Die internationale Gemeinschaft reagierte empört, die Türkei berief ihren Botschafter ab. Was genau sich in den frühen Morgenstunden im Mittelmeer abspielte, war unklar. Ein Reporter berichtete von einem der Schiffe, die Israelis hätten schon geschossen, bevor sie an Bord gekommen seien. Die israelischen Streitkräfte wiederum erklärten, die Soldaten seien mit Messern, Eisenstangen und scharfer Munition attackiert worden.

„Die haben diesen Angriff geplant“, sagte ein Militärsprecher. Generalstabschef Gabi Aschkenasi erklärte, gewalttätige Aktivisten hätten die Soldaten zum Schusswaffengebrauch gezwungen. Verteidigungsminister Ehud Barak machte die Organisatoren des Hilfskonvois für die Gewalt verantwortlich. Er sprach von einer „politischen Provokation“. Die Organisation Free Gaza, die den Konvoi zusammengestellt hatte, nannte das israelische Vorgehen „abscheulich“. „Wir sind Zivilisten“, sagte Sprecherin Greta Berlin auf Zypern.

Auch Schriftsteller Mankell dabei

Über die Identität der Opfer wurde zunächst nichts bekannt. An Bord der Flottille waren etwa 700 Menschen, darunter europäische Politiker,  ebenso wie der Bestsellerautor Henning Mankell und die Friedensnobelpreisträgerin Mairead Corrigan Maguire aus Nordirland.

Die sechs Schiffe, auf denen sich 10.000 Tonnen Hilfsgüter und 700 Aktivisten befanden, wurden von der israelischen Marine ins Schlepptau genommen und in die Hafenstadt Aschdod eskortiert. Hubschrauber brachten die Verwundeten in israelische Krankenhäuser. Die Bundesregierung reagierte „bestürzt“. Der Grundsatz der Verhältnismäßigkeit müsse gewahrt bleiben, sagte Regierungssprecher Ulrich Wilhelm. „Der erste Anschein spricht nicht dafür.“  Außenminister Guido Westerwelle forderte eine umfassende Untersuchung. Er sei „sehr besorgt angesichts des schweren Vorfalls“.
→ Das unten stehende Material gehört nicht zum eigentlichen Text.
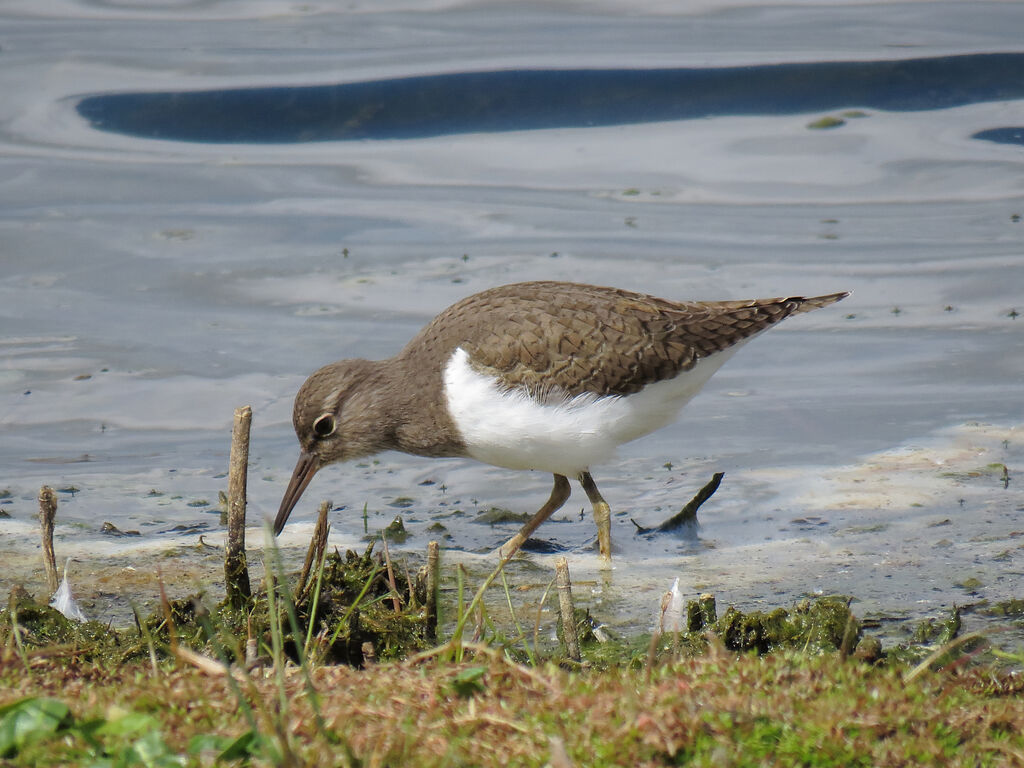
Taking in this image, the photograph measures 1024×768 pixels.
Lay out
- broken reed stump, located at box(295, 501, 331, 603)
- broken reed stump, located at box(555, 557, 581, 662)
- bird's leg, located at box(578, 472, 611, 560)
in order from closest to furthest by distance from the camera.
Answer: broken reed stump, located at box(555, 557, 581, 662) < broken reed stump, located at box(295, 501, 331, 603) < bird's leg, located at box(578, 472, 611, 560)

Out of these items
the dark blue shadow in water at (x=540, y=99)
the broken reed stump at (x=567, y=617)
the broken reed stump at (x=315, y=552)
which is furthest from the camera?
the dark blue shadow in water at (x=540, y=99)

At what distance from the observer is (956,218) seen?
35.3 feet

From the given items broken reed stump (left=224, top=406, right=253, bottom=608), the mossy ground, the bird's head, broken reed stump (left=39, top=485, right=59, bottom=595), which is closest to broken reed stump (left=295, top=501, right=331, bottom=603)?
broken reed stump (left=224, top=406, right=253, bottom=608)

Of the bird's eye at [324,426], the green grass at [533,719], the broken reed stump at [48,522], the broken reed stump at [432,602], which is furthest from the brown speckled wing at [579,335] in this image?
the green grass at [533,719]

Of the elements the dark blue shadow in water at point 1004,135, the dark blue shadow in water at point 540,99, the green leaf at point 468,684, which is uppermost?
the dark blue shadow in water at point 540,99

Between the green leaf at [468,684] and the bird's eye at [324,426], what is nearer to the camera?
the green leaf at [468,684]

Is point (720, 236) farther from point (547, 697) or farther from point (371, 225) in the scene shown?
point (547, 697)

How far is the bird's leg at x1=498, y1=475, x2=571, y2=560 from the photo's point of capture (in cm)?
589

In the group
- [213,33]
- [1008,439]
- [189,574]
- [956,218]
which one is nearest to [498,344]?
[189,574]

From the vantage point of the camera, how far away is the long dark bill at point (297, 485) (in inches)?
234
Sondersitzung der EU-Außenminister

Die Europäische Union verurteilte die „exzessive Gewaltanwendung“. Eine Untersuchung müsse nun klären, wie es zu der Tragödie gekommen sei, erklärte EU-Außenpolitikchefin Catherine Ashton. Die EU-Botschafter in Brüssel beraumten für den Nachmittag eine Sondersitzung an. Der palästinensische Präsident Mahmud Abbas rief im Westjordanland drei Tage der Trauer aus und forderte eine Dringlichkeitssitzung des UN-Sicherheitsrates und der Arabischen Liga.
Siehe auch:
Luxemburgs Aussenminister
verurteilt Angriff

Der Ausgang der Militäraktion in internationalen Gewässern ist ein Alptraum-Szenario für Israel, dessen internationales Ansehen weiter beschädigt wird. Zudem belastet der blutige Zwischenfall die ohnehin schon angespannten Beziehungen zur Türkei, und das für Israel unangenehme Thema Gaza rückt noch stärker in den internationalen Blickpunkt. Türkische Aktivisten hatten an der Solidaritätsflotte großen Anteil.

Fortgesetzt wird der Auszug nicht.